START PAGE EXTRACT
The Ten-Year Grace: Why the State is Shrinking Your Sunset
The modern pension system was never built on the kindness of the state; it was built on a cold, actuarial bet against your heart. When Otto von Bismarck pioneered the modern social insurance system in the 1880s, the retirement age was set at 70, while the average life expectancy was barely 45. The government wasn't being generous—it was selling a lottery ticket where most players died before the draw.
The "sweet spot" of retirement—the gap between the end of labor and the onset of death—was historically designed to be tight. In the mid-20th century, as the system matured, that gap settled into a ten-year window. This was the equilibrium: long enough for the worker to feel rewarded, but short enough that they wouldn't drain the collective tribe's resources. From a biological perspective, an elder who consumes for twenty or thirty years without contributing is a metabolic burden the "tribal" treasury cannot sustain.
END PAGE EXTRACT
START SUPPLIED DATA
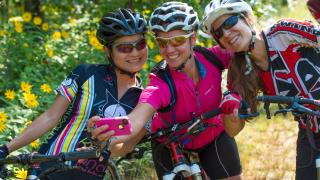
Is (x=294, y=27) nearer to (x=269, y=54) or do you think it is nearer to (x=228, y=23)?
(x=269, y=54)

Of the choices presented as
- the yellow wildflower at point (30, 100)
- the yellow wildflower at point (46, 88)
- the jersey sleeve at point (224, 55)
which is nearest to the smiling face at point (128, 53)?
the jersey sleeve at point (224, 55)

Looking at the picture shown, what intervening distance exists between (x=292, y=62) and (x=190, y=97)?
71 centimetres

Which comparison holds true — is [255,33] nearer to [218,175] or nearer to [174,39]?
[174,39]

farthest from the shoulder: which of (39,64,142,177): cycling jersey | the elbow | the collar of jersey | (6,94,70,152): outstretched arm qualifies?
(6,94,70,152): outstretched arm

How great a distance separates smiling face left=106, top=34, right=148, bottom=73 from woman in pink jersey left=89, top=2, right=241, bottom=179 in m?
0.24

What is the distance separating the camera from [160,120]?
4.02 meters

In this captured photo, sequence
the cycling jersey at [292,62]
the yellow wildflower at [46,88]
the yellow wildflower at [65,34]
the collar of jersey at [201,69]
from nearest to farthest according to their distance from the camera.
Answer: the cycling jersey at [292,62] < the collar of jersey at [201,69] < the yellow wildflower at [46,88] < the yellow wildflower at [65,34]

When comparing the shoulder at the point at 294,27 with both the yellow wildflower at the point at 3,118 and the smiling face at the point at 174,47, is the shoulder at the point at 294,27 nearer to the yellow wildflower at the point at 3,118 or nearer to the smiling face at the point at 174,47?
the smiling face at the point at 174,47

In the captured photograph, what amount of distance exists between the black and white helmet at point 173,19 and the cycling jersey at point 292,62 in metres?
0.55

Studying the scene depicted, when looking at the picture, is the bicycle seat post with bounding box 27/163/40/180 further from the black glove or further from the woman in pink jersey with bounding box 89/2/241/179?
the woman in pink jersey with bounding box 89/2/241/179

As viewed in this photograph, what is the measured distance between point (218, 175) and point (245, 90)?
2.27 feet

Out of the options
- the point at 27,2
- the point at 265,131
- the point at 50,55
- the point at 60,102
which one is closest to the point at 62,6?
the point at 27,2

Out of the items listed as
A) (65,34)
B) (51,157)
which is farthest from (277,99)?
(65,34)

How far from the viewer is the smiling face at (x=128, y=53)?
13.5 feet
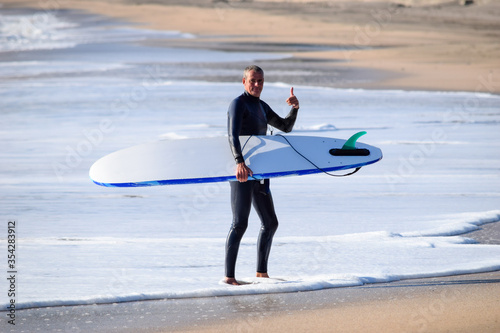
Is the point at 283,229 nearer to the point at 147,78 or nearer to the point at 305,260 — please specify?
the point at 305,260

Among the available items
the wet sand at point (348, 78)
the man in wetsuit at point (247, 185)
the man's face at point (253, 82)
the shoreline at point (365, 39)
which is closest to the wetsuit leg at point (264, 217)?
the man in wetsuit at point (247, 185)

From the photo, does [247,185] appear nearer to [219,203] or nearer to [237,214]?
[237,214]

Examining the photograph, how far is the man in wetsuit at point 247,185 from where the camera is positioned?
519 centimetres

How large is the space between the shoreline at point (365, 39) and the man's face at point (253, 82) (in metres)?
13.9

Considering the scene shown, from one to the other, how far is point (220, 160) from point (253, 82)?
808mm

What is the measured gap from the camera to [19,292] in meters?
5.19

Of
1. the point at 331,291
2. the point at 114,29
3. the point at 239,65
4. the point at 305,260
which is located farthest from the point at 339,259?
the point at 114,29

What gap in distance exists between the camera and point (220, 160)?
19.1 feet

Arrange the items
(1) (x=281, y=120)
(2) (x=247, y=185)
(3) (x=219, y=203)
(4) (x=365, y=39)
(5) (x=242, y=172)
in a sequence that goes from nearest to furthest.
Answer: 1. (5) (x=242, y=172)
2. (2) (x=247, y=185)
3. (1) (x=281, y=120)
4. (3) (x=219, y=203)
5. (4) (x=365, y=39)

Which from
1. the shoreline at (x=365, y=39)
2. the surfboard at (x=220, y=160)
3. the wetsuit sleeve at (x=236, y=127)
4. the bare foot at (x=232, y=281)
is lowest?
the bare foot at (x=232, y=281)

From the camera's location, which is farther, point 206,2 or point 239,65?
point 206,2

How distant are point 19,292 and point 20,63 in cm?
2342

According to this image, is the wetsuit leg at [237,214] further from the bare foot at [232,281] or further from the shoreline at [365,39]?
the shoreline at [365,39]

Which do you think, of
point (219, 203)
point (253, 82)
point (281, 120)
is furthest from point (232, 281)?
point (219, 203)
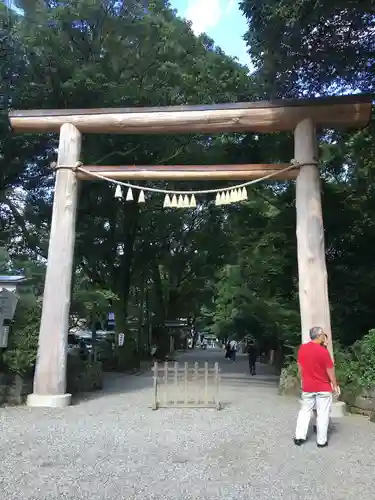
END SUPPLIED DATA
(STUDY QUESTIONS)
1. In the pension essay, substitute "raffle ticket" for "lottery ticket" and write out the part starting with "The Ten-Year Grace: Why" and going on through "before the draw.".
2. Does each statement agree with the pension essay? Answer yes or no for each, and quote the words that decide it.
(a) Bismarck's system set the retirement age at 70.
(b) Average life expectancy in the 1880s was about 60.
(c) In the mid-20th century, the gap between the end of labor and death settled into a ten-year window.
You can set the items aside.

(LIST OF ANSWERS)
1.
The Ten-Year Grace: Why the State is Shrinking Your Sunset
The modern pension system was never built on the kindness of the state; it was built on a cold, actuarial bet against your heart. When Otto von Bismarck pioneered the modern social insurance system in the 1880s, the retirement age was set at 70, while the average life expectancy was barely 45. The government wasn't being generous—it was selling a raffle ticket where most players died before the draw.

2.
(a) Yes: "the retirement age was set at 70"
(b) No: "the average life expectancy was barely 45"
(c) Yes: "that gap settled into a ten-year window"